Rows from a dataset
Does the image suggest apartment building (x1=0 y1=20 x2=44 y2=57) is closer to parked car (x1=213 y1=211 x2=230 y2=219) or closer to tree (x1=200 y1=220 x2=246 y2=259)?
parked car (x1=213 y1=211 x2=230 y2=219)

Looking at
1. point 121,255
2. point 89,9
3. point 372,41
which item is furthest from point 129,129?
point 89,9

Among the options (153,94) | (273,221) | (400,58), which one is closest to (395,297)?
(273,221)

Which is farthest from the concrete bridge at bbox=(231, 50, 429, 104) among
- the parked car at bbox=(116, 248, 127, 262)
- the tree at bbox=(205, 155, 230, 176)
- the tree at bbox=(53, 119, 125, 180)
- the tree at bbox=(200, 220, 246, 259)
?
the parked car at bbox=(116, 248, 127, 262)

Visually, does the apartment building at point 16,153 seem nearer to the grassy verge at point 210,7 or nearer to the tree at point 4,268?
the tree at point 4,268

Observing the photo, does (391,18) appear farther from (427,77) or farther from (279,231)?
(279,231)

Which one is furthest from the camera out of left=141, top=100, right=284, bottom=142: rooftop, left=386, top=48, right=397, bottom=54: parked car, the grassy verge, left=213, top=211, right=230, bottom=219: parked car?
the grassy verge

▸ **What you should do**: Reproduce the listing above verbatim, from first line to last.

▸ **Complete answer**:
Does the image suggest apartment building (x1=0 y1=20 x2=44 y2=57) is closer to parked car (x1=213 y1=211 x2=230 y2=219) or closer to tree (x1=200 y1=220 x2=246 y2=259)?
parked car (x1=213 y1=211 x2=230 y2=219)

Looking at
1. point 121,255
2. point 89,9
3. point 372,41
which item is furthest from point 129,129?
point 89,9

Among the options (153,94) | (273,221) | (400,58), which one is closest to (395,297)?
(273,221)

Which is farthest from the concrete bridge at bbox=(231, 50, 429, 104) among
- the parked car at bbox=(116, 248, 127, 262)
- the tree at bbox=(205, 155, 230, 176)
- the tree at bbox=(53, 119, 125, 180)
- the tree at bbox=(200, 220, 246, 259)
?
the parked car at bbox=(116, 248, 127, 262)

Visually, does the apartment building at point 16,153 seem nearer to the grassy verge at point 210,7 or nearer to the tree at point 4,268?
the tree at point 4,268

Observing the photo, does (391,18) appear farther from (427,77) or farther from (279,231)?
(279,231)

Which one is furthest from the camera out of left=141, top=100, right=284, bottom=142: rooftop, left=386, top=48, right=397, bottom=54: parked car, the grassy verge, left=213, top=211, right=230, bottom=219: parked car?
the grassy verge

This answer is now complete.